Audio detector for impersonator call review
Define how agents should handle suspected executive, family, vendor, or support impersonation clips with the live audio workflow triage with transcript return endpoint.
Business value
- Protects trust in impersonator audio workflows before automated agents take irreversible action.
- Creates a concrete QA policy agents can apply consistently.
- Turns risk evidence into review, revision, or provenance requests.
Agent job to be done
Act as the impersonator audio trust triage layer. Score or prepare the asset, inspect evidence, and choose allow, revise, human_review, or reject based on workflow stakes.
format: otherintended_use: moderatedomain: impersonator call review
When to call VeracityAPI
Run after asset intake/export and before publish, moderation, citation, training, payment, or account-impacting decisions.
What audio URL to submit
HTTPS audio URL, optional caller transcript; VeracityAPI returns a Gemini-generated transcript, and local metadata submitted to the live audio workflow-triage endpoint.
Decision policy
- allow: low risk and low-stakes use with no conflicting local signals.

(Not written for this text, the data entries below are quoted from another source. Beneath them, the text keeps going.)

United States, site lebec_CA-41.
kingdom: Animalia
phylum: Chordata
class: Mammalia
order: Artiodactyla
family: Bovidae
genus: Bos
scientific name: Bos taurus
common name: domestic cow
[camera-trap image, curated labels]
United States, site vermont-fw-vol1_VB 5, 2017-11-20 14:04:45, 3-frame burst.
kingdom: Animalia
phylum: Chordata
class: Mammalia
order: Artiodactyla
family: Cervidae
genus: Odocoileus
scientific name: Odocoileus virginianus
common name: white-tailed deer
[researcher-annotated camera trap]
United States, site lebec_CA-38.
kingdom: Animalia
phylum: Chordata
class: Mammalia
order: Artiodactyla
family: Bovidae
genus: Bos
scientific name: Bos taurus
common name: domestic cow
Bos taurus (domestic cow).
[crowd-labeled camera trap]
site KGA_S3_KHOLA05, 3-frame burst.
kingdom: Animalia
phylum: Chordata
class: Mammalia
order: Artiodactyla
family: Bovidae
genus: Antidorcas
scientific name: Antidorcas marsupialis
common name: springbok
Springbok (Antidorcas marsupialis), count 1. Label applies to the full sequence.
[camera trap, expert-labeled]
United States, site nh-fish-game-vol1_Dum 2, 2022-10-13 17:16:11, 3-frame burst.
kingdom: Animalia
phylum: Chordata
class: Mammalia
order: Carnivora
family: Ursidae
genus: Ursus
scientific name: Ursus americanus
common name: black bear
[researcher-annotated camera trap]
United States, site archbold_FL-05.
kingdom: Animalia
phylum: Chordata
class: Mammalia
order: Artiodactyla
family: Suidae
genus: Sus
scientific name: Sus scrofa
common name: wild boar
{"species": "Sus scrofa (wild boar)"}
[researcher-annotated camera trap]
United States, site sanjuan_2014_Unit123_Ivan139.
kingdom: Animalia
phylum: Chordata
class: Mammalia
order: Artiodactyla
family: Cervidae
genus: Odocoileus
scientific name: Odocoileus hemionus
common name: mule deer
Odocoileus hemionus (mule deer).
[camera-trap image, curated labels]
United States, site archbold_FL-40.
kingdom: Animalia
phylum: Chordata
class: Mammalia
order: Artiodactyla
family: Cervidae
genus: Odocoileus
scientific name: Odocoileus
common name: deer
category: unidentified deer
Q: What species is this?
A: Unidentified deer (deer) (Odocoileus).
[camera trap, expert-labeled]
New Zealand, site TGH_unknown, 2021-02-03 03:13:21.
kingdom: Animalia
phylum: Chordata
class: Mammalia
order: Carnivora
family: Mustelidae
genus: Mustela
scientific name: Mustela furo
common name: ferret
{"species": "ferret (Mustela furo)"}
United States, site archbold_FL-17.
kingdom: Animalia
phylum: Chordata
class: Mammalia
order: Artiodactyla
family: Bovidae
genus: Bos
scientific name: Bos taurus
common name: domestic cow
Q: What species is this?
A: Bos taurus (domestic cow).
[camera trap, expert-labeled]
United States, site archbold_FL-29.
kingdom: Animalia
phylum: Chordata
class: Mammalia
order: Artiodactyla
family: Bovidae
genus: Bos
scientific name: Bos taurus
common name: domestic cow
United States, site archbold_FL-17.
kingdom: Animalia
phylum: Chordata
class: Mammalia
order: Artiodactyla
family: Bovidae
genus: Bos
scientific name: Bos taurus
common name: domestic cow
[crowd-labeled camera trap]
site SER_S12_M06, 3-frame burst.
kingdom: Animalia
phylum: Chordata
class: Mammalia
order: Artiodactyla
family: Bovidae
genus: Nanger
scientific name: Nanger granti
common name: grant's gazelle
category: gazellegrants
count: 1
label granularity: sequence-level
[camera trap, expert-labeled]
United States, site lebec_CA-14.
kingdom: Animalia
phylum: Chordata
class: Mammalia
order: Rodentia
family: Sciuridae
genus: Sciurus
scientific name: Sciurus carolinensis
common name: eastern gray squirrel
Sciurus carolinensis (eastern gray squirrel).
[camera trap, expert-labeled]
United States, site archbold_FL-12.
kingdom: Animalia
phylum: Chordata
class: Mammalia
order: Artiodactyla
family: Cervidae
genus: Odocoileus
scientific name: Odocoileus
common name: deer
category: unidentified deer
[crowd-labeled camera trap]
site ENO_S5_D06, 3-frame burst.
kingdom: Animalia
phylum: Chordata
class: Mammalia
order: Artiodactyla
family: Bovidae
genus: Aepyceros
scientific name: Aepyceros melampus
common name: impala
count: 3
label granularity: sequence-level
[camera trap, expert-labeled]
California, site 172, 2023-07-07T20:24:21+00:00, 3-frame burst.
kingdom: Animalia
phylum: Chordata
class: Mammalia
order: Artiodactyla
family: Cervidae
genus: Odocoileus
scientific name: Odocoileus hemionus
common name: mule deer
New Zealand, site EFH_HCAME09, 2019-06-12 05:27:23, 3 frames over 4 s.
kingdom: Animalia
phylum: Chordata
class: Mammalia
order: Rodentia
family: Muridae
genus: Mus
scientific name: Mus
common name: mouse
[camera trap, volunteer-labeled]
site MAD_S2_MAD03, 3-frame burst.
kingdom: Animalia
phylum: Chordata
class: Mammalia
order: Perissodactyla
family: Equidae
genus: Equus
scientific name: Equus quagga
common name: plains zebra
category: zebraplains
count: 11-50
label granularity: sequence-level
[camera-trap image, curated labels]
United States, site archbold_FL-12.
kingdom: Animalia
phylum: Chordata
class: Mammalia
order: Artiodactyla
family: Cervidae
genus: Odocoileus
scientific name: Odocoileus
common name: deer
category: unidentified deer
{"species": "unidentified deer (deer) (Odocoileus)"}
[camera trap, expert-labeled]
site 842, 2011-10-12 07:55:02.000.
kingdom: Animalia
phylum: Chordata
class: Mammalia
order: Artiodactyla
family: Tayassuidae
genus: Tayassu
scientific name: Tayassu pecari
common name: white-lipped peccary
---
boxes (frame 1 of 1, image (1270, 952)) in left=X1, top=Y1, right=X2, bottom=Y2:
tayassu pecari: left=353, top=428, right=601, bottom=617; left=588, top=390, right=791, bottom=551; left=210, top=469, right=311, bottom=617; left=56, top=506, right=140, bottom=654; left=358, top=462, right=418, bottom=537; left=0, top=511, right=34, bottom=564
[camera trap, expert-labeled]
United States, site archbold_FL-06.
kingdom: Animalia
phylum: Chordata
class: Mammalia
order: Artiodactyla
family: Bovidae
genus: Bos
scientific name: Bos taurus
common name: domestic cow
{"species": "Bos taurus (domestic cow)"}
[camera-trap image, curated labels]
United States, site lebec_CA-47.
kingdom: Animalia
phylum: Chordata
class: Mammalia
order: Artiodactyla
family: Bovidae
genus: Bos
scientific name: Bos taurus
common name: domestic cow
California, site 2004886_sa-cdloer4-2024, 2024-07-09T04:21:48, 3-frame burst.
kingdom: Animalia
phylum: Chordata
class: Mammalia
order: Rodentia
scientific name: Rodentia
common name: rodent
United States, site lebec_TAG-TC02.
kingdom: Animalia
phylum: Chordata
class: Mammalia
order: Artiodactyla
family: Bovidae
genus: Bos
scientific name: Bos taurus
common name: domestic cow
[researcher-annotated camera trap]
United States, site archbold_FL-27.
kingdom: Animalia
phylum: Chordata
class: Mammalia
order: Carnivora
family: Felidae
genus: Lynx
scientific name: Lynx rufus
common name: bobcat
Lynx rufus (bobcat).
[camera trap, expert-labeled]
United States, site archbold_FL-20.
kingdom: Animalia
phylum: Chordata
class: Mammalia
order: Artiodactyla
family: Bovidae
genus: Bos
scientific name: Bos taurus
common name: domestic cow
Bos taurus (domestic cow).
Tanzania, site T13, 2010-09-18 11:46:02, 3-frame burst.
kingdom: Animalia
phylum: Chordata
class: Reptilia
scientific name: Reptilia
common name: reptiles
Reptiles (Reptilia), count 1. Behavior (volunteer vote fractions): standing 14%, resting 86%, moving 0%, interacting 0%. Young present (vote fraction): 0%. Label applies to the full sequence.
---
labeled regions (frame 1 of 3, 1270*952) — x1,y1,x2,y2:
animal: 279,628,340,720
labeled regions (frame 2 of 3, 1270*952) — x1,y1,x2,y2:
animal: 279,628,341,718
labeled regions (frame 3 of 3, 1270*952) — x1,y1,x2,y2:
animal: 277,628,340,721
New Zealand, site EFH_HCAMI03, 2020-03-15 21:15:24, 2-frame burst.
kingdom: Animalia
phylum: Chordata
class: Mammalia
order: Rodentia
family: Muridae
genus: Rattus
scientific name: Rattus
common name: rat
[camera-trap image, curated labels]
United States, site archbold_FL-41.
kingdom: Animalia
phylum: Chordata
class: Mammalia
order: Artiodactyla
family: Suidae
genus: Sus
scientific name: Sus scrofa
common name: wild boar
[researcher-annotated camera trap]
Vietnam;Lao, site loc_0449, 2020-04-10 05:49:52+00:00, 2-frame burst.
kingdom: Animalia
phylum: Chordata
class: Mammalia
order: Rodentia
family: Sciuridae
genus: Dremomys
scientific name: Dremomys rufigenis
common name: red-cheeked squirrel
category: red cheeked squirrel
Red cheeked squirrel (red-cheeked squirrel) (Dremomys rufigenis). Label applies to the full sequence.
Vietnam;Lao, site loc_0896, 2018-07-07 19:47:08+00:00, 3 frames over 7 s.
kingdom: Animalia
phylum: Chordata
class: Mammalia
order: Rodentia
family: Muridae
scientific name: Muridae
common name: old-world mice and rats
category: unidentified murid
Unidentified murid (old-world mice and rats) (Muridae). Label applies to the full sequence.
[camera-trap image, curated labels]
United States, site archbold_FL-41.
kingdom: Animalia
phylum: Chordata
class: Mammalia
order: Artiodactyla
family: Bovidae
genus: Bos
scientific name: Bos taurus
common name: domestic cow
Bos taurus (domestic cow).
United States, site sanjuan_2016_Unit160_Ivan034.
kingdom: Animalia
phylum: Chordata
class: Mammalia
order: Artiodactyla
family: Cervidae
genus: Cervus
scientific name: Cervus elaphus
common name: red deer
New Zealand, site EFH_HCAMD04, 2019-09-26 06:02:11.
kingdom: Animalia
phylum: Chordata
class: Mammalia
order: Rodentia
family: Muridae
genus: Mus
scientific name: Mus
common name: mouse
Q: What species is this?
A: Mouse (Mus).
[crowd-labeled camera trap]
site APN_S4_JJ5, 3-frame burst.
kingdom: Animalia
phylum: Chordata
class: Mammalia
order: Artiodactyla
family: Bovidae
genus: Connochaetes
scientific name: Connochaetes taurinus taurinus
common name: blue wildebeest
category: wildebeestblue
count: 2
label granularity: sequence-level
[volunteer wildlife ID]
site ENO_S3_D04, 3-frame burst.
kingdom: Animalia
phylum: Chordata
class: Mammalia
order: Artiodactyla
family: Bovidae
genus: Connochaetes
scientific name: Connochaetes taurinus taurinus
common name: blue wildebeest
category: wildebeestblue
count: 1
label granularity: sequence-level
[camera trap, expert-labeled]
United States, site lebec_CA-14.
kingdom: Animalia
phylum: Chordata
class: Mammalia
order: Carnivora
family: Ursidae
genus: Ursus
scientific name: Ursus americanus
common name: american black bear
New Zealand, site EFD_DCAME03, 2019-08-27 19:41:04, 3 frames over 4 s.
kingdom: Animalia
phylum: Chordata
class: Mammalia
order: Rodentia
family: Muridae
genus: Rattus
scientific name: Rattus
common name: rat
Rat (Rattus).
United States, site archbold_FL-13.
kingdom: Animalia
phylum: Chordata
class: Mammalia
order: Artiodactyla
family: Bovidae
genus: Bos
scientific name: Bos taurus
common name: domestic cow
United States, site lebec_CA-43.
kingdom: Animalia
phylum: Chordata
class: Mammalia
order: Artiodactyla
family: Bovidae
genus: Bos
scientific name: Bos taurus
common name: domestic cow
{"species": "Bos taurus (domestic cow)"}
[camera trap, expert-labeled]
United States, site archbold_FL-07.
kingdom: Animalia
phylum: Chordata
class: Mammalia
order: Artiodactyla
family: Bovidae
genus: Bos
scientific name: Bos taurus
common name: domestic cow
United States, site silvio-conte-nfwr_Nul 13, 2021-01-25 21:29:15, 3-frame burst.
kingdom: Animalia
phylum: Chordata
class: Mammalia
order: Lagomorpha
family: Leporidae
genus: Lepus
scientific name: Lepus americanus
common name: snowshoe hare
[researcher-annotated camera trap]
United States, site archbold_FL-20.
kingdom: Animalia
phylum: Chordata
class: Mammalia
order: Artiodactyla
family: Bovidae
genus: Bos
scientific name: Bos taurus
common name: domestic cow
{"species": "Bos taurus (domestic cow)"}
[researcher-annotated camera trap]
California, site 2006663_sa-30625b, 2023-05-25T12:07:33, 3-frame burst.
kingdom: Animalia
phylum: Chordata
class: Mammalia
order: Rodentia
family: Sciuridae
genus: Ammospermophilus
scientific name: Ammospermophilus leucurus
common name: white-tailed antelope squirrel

- revise: medium risk or evidence that can be fixed by replacement, disclosure, or better provenance.
- human_review: high risk, sensitive claims, identity/fraud implications, or evidentiary use.
- reject: repeated high-risk assets combined with policy violations or missing provenance.
Request template
curl https://api.veracityapi.com/v1/analyze -H "Authorization: Bearer DOC_KEY" -H "Content-Type: application/json" -d '{"type":"text","content":"Paste content here","context":{"format":"article","intended_use":"publish"}}'Automation recipe
- Store consented audio in your own controlled storage.
- Call POST /v1/analyze with type=audio, an HTTPS audio URL in content, optional caller transcript; VeracityAPI returns a Gemini-generated transcript, context,.
- Route medium/high-risk clips to human review with evidence and recommended fixes.
- Record reviewer outcomes for future calibration.
- Never treat audio scores as voice-clone proof or speaker identity verification.
Evidence spans agents should inspect
- synthetic-looking texture or cadence
- geometry, text, label, transcript, or continuity mismatch
- weak or missing provenance
- signals that conflict with local metadata
Policy pseudocode
if (result.recommended_action === "allow") continueWorkflow(); if (result.recommended_action === "revise") rewriteWith(result.evidence, result.recommended_fixes); if (result.recommended_action === "human_review") queueForHumanReview(result); if (result.recommended_action === "reject") discardOrRebuild();
KPIs to track
- assets triaged
- human-review precision
- bad publishes or decisions prevented
- false-positive appeal rate
- average review latency
What can go wrong
- Audio scoring is a beta workflow-triage endpoint, not a forensic detector or voice-clone evidence.
- Do not use a single score as forensic evidence.
- Combine VeracityAPI with local metadata, source reputation, and human escalation.
Cost and latency notes
Audio workflow triage is a flat $0.01 per request. Submit an HTTPS audio URL under the size cap plus optional caller transcript; VeracityAPI returns a Gemini-generated transcript; VeracityAPI stores no audio bytes, base64, or full URL.
Agent evaluation checklist
- Is the page clearly marked as beta workflow triage, not forensic proof?
- What consent, retention, and privacy rules govern the audio clips?
- What independent verification is required before consequential decisions?
- How will the agent behave if audio scoring is unavailable or inconclusive?
- Which reviewer outcome should be captured for future calibration?